Deliberately he hardened his voice, needing to drive this home to her so that there could be no possible mistake, no chance of misunderstanding.

‘I almost lost Fleur—I’m not going through that again. This baby is my child—and I am going to be its father. Physically, emotionally, legally—I will settle for nothing less.’

Still she resisted him. Her delicate jaw had set stubbornly and her amber eyes burned with defiance, though a little less fiercely than before. Sensing she was weakening, he pressed home his advantage.

‘What is it, darling—was my proposal not romantic enough for you? Would you prefer it if I went down on one knee?’

Was that what she had expected Josh to do? Hell, but that rat had hurt her so badly!

‘I will do if you want…’

That got to her.

‘No!’ she said sharply, reaching out a hand as if to stop him if he so much as tried it. ‘No! There’s no need for that!’

‘No,’ he agreed. ‘We don’t have any need for such nonsense, do we? Not when there are two small children—well, one small child and the tiniest beginnings of another—depending on us.’

‘But Fleur—what if…?’

She couldn’t complete the sentence but she didn’t have to. He knew the way that her thoughts were heading without it having to be said.

‘I have something for you,’ he said, putting a hand into his jacket pocket and pulling out the solicitor’s letter, still firmly sealed. ‘Here.’

He dropped it on the quilt in front of her, watching fixedly as she reached out slowly, picked it up, then turned to him with a bewildered frown on her face.

‘The DNA test results,’ he told her, his voice not quite as steady as he would have liked. ‘I’ve never opened it so I have no idea what it says. But it doesn’t matter now.’

‘It doesn’t?’ Her voice was little more than a croak.

‘Not if you’ll marry me. Fleur is who she is, Caitlin. And I love her for what she is. Her parentage won’t change that one way or another. If you marry me, she’ll be ours. Our daughter—our child, the same as the one you’re carrying inside you. We’ll be a family together.’

He paused, swallowing to ease the dryness of his mouth, as he ran an uneasy hand through his hair, praying she wouldn’t see the way his fingers shook.

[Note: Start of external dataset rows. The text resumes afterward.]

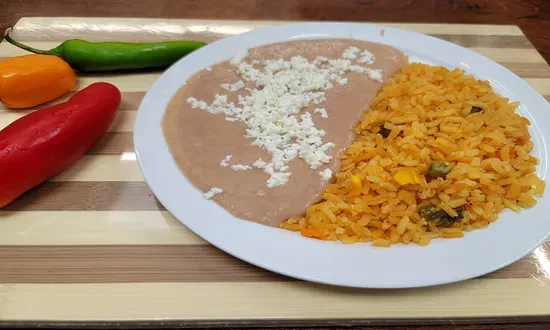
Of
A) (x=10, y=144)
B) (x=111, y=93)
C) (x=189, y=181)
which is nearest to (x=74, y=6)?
(x=111, y=93)

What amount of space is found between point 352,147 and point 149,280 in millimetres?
857

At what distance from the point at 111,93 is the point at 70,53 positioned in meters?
0.49

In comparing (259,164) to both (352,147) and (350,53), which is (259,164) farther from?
(350,53)

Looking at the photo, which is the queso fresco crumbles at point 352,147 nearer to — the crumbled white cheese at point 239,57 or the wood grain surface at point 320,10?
the crumbled white cheese at point 239,57

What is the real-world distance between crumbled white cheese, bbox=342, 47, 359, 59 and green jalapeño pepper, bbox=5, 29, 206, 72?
84cm

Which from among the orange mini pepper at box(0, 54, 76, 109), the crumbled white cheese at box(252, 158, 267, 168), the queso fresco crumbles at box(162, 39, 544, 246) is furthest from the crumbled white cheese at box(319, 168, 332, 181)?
the orange mini pepper at box(0, 54, 76, 109)

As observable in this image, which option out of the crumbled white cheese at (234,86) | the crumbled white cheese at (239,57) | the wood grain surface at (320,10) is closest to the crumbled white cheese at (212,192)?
the crumbled white cheese at (234,86)

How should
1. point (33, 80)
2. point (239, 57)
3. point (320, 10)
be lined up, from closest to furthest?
point (33, 80)
point (239, 57)
point (320, 10)

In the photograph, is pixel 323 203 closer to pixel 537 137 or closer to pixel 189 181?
pixel 189 181

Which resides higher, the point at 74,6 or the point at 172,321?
the point at 74,6

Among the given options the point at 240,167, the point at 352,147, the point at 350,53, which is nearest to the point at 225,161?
the point at 240,167

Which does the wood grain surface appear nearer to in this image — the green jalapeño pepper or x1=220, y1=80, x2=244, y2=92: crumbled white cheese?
the green jalapeño pepper

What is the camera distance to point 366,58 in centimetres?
232

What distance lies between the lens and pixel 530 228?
1.55 metres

‘Maybe one day, some time in the future, Fleur will need—or want—to know. So I’m asking you to keep that safe for her in case she ever asks for it. But I don’t want to see it. I’ll never ask. It doesn’t matter any more.’

‘That’s—that’s…’

Whatever she had been about to say was choked off as she crushed the envelope tight in her hand. A moment later she turned to him and her eyes were brilliant with unshed tears.

‘Rhys…’

But he couldn’t wait any longer. Couldn’t stand here in doubt, halfway between heaven and hell. He had to know. He had to have her answer before his mind totally blew a fuse.

‘Caitlin, say yes! Say you’ll marry me. There are two children who need us.’

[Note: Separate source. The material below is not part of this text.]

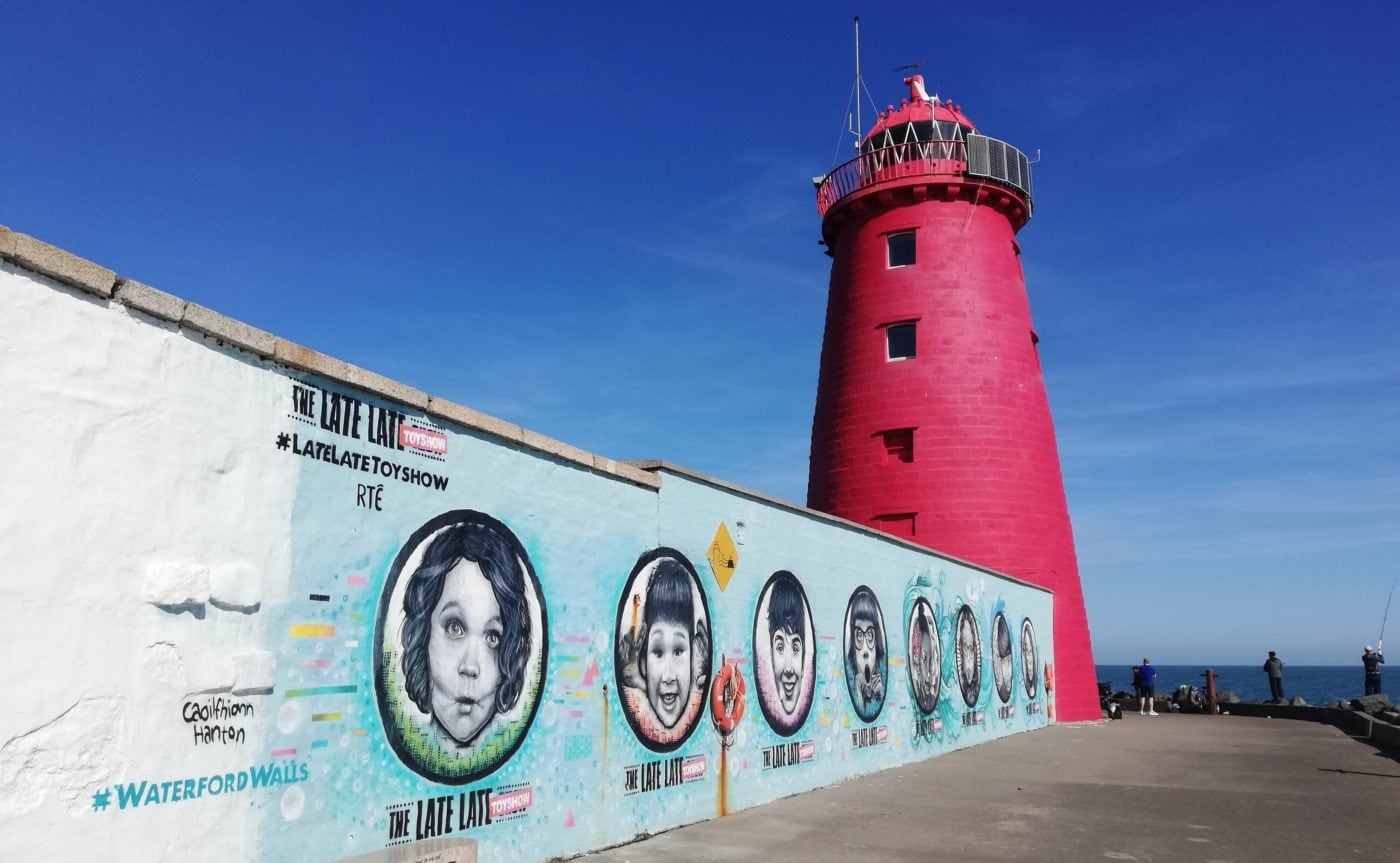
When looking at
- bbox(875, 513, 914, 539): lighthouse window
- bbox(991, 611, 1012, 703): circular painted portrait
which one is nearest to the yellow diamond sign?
bbox(991, 611, 1012, 703): circular painted portrait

‘You want me to marry you—for the babies’ sakes?’

‘For the babies’ sakes.’

If that was what it took, then he’d go along with it. For now.

‘Can you think of a better reason?’

Yes, Caitlin thought. Oh, yes. I can think of a much better reason. The one where you say you love me. That you can’t live without me. That you want me with you for the rest of your life. Children or no children. For richer, for poorer. In sickness and in health. Till death us do part.

But that sort of proposal from Rhys would only ever happen in her dreams. ‘For the babies’ sakes’ was the only thing she was going to get.